What you need to do
Leave the pictures out. Retype exactly the lines below from the one containing "Vocabulary Diameter –" through the one containing "Kim Kardashian Game Guide", and no others.
++++++++++
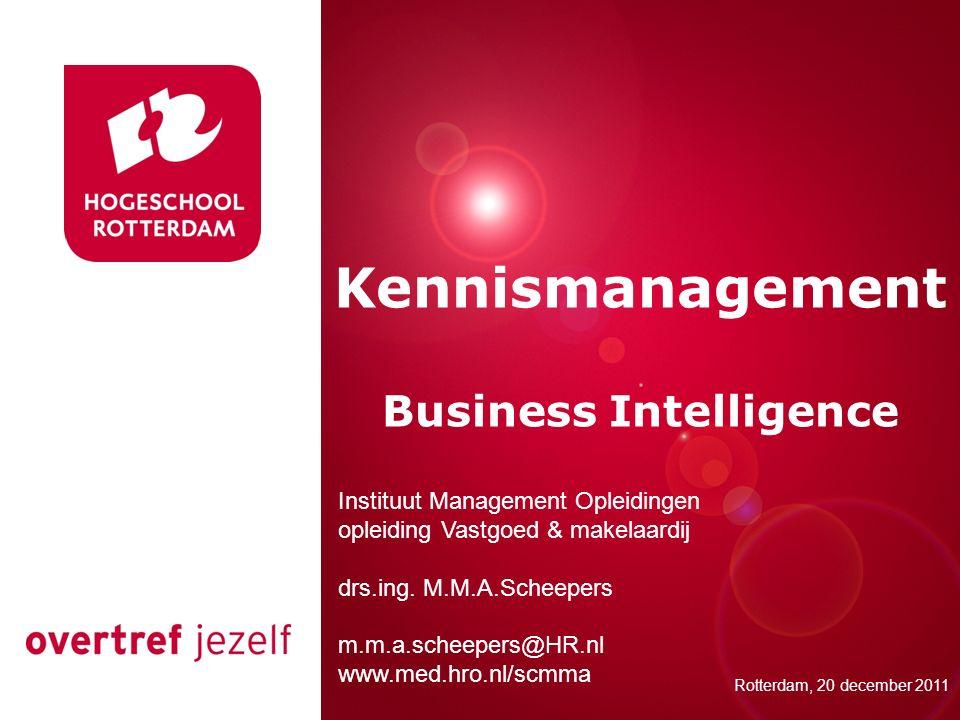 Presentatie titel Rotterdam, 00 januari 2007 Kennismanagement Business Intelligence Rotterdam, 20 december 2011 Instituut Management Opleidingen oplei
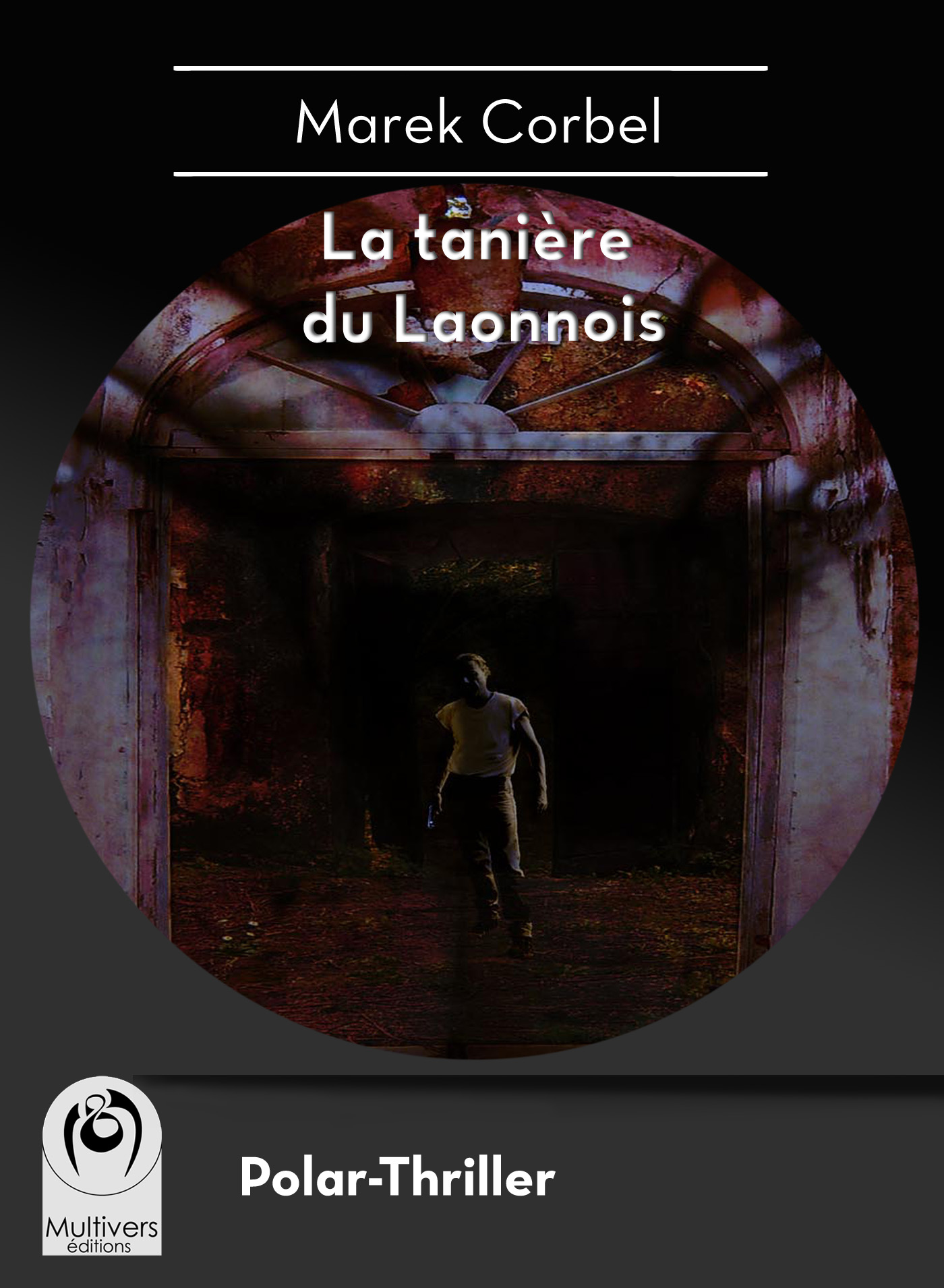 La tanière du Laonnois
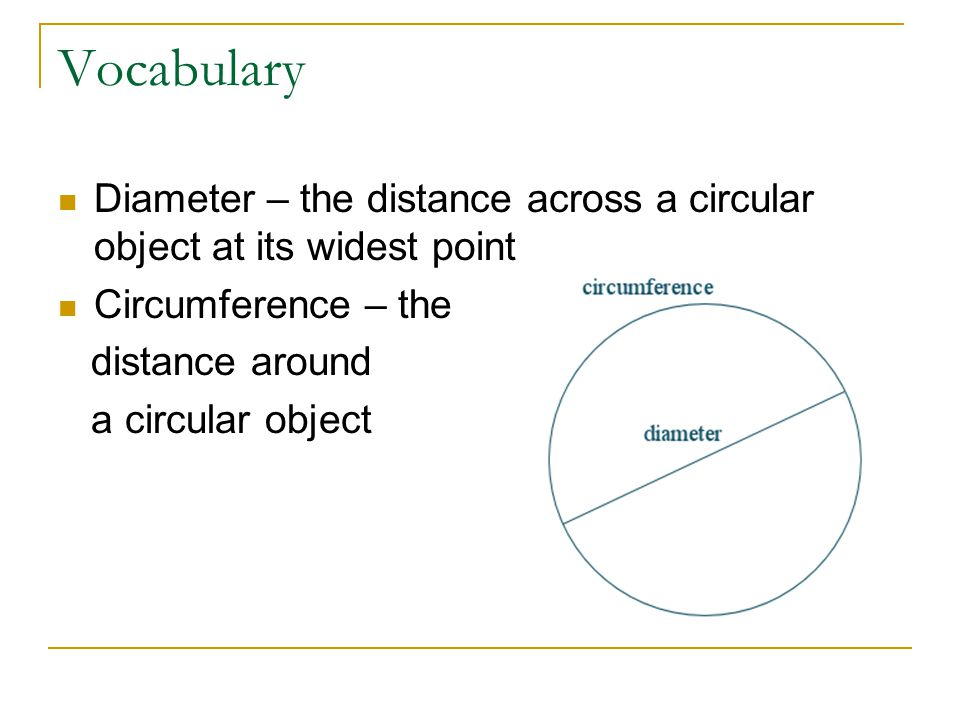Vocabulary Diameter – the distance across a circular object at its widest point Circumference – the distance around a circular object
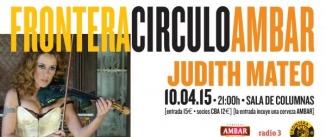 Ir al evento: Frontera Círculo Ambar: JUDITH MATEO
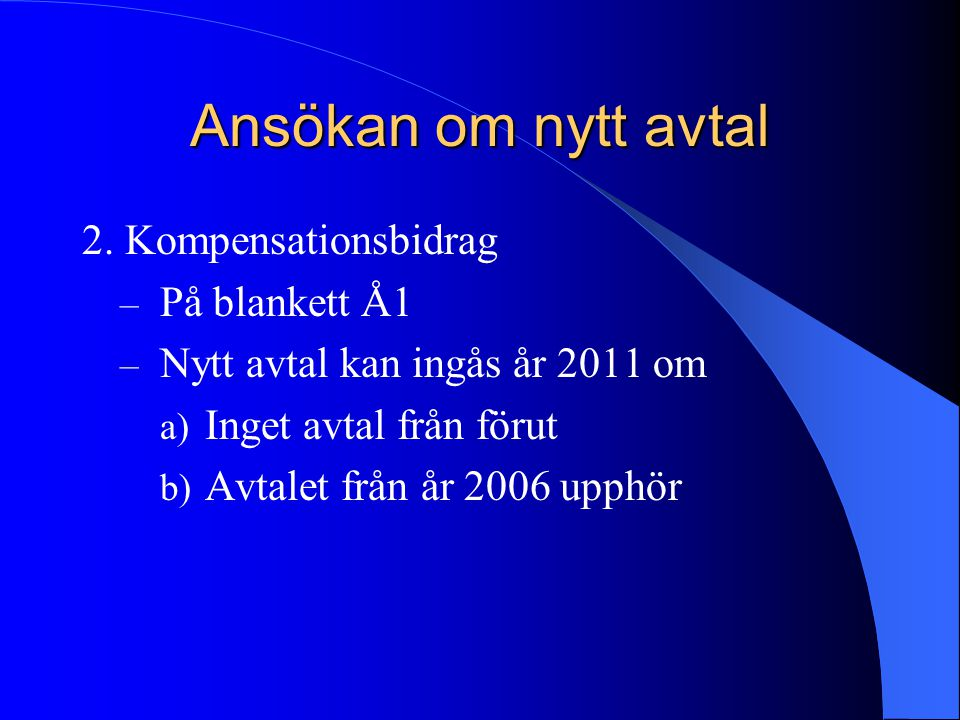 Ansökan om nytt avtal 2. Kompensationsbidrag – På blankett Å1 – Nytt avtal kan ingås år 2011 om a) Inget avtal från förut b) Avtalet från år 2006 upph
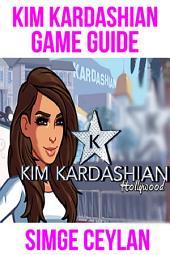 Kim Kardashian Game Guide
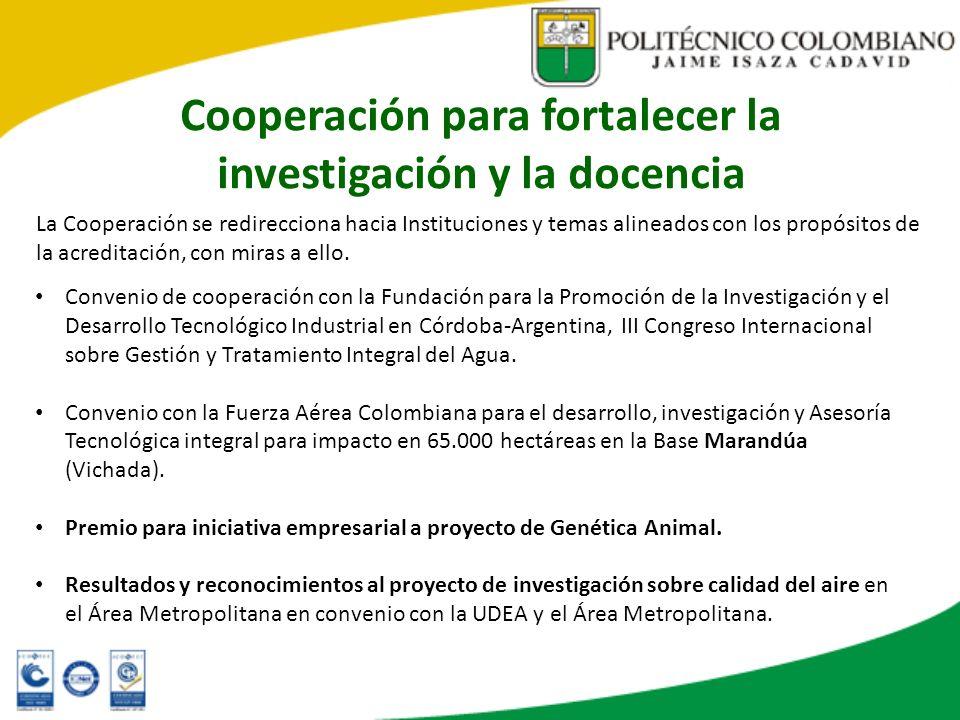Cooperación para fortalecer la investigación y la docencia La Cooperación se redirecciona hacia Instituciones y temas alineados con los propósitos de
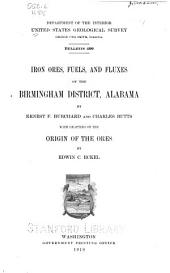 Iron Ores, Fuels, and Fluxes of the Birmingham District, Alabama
++++++++++
Exercise solution
Vocabulary Diameter – the distance across a circular object at its widest point Circumference – the distance around a circular object
 Ir al evento: Frontera Círculo Ambar: JUDITH MATEO
 Ansökan om nytt avtal 2. Kompensationsbidrag – På blankett Å1 – Nytt avtal kan ingås år 2011 om a) Inget avtal från förut b) Avtalet från år 2006 upph
 Kim Kardashian Game Guide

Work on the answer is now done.